Secção do documento:
◆ ◆ ◆ ◆ ◆ ◆ ◆

A fita colecciona todas a qualidades que já nos habituámos há muito a associar à produção de “prestígio” britânica, baseada numa obra de um autor de respeitabilidade literária estabelecida. O sentido minucioso e abrangente da época em que a história decorre, que vai das roupas usadas, dos livros lidos e dos objectos do quotidiano, aos costumes, comportamentos e atitudes; o realismo comedido, exacto, simétrico; o tom dramático na medida absolutamente certa; e os actores secundários, que aqui incluem Emily Watson na mãe fastidiosa e irónica de Florence, ou Adrian Scarborough no paciente e bondoso de Edward, todos imediata e absolutamente convincentes nos seus respectivos papéis, e que, sentimo-lo, eram capazes de interpretar os seus opostos também de forma tão competente e satisfatória.

[Veja a entrevista com Ian McEwan]

Só que surge um pauzinho na engrenagem da máquina narrativa. “Na Praia de Chesil” entra em colapso no último acto, passado já próximo de nós no tempo, e súbita e fatalmente invadido por um sentimentalismo espreme-lágrimas deslocado e tão ridículo e desastrado como a maquilhagem com que tentaram envelhecer as personagens de Edward e Florence, conseguindo apenas que Billy Howle e Saoirse Ronan – sobretudo ele – pareçam fugitivos de um filme de terror de série B. Uma catástrofe, aquela que está no centro da história, bastava. Mas tinham de estragar tudo, com o forçar do consumo lacrimal e com um dos trabalhos de caracterização mais chapadamente “fake” dos últimos anos no cinema, e o filme acaba por morrer na praia.

◆ ◆ ◆ ◆ ◆ ◆ ◆

Problema breve: Segundo a crítica, que atriz interpreta a mãe de Florence? O material apresentado a seguir é independente da crítica.

◆ ◆ ◆ ◆ ◆ ◆ ◆

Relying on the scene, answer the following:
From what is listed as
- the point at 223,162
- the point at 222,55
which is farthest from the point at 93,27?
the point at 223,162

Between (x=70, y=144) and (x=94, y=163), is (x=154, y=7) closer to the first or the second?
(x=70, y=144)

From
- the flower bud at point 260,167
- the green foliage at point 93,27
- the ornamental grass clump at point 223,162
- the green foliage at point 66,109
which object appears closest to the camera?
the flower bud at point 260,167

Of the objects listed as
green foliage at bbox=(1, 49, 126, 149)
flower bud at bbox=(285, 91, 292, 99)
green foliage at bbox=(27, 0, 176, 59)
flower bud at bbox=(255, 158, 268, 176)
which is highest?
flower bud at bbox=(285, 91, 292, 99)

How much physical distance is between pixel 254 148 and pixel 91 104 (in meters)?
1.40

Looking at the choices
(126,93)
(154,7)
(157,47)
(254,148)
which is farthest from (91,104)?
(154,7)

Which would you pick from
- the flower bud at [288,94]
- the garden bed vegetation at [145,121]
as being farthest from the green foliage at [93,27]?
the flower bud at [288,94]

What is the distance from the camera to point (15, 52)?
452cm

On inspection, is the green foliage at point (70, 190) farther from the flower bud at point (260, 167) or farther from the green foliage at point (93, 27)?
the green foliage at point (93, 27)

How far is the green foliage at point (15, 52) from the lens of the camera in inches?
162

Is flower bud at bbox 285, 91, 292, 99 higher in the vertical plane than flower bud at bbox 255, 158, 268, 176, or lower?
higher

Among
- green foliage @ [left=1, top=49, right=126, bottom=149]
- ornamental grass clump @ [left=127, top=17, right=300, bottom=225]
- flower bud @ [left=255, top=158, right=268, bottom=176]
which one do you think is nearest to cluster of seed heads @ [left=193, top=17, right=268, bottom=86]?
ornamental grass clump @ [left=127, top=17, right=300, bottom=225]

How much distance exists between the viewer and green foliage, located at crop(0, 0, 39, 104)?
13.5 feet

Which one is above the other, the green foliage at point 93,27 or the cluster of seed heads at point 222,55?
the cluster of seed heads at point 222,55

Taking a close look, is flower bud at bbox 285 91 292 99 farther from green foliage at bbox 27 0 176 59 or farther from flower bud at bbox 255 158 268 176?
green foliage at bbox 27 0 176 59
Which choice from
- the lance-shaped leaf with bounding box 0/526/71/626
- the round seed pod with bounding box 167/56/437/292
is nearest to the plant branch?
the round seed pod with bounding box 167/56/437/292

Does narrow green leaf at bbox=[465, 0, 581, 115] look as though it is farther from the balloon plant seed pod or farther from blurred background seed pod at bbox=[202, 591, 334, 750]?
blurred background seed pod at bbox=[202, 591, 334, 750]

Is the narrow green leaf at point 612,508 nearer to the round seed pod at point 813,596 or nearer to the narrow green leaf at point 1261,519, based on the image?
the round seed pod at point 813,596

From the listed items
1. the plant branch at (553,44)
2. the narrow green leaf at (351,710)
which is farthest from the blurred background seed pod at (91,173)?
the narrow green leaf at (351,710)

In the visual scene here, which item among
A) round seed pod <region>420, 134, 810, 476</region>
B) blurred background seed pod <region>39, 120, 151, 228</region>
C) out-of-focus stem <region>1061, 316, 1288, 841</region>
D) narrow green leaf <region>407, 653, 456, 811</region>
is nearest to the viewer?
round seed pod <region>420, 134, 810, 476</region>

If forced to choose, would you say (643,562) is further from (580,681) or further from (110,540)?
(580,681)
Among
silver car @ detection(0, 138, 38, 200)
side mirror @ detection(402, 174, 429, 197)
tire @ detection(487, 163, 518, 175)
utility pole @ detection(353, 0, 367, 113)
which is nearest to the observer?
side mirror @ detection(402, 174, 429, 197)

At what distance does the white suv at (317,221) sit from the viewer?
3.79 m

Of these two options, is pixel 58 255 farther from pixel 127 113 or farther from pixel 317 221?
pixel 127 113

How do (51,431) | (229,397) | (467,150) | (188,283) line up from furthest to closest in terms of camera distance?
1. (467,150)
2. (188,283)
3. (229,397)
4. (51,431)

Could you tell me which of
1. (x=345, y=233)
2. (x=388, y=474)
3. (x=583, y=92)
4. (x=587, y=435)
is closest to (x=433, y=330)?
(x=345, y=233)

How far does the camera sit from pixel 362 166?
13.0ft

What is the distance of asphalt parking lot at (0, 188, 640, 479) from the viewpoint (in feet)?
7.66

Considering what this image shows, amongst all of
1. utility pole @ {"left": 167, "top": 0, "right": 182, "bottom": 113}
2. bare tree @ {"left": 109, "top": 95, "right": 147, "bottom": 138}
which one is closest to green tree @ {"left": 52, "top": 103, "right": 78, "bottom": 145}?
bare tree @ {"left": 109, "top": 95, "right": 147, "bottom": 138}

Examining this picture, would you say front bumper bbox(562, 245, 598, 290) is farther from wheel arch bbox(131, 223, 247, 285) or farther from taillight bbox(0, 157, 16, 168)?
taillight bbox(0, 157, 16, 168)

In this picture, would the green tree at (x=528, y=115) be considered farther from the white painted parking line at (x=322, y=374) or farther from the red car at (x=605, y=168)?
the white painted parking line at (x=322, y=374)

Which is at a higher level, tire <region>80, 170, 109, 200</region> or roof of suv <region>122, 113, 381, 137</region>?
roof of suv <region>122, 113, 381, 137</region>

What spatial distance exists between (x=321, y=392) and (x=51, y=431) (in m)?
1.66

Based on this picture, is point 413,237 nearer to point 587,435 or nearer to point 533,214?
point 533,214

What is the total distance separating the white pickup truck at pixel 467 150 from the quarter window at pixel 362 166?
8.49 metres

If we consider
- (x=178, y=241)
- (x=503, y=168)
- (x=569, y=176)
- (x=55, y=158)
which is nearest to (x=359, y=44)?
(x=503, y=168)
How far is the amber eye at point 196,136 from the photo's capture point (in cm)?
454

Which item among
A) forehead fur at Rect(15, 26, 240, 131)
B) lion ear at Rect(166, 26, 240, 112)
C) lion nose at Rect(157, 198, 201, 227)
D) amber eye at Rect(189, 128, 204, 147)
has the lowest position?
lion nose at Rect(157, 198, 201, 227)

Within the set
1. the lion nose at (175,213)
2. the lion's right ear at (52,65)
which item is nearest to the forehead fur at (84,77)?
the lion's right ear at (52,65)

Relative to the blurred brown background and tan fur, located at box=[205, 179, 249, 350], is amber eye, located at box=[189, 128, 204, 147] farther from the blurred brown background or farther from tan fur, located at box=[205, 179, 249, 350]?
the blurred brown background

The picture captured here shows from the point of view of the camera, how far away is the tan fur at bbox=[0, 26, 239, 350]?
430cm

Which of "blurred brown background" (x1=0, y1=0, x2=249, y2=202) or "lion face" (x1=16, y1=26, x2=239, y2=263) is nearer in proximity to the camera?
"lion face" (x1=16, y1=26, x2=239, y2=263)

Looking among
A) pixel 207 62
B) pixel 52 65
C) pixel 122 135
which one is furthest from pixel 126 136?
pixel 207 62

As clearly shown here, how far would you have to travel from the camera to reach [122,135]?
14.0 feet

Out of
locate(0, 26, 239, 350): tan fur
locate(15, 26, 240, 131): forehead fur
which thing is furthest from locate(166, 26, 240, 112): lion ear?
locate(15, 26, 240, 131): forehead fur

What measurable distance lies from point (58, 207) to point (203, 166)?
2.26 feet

◆ ◆ ◆ ◆ ◆ ◆ ◆

O resultado: Emily Watson.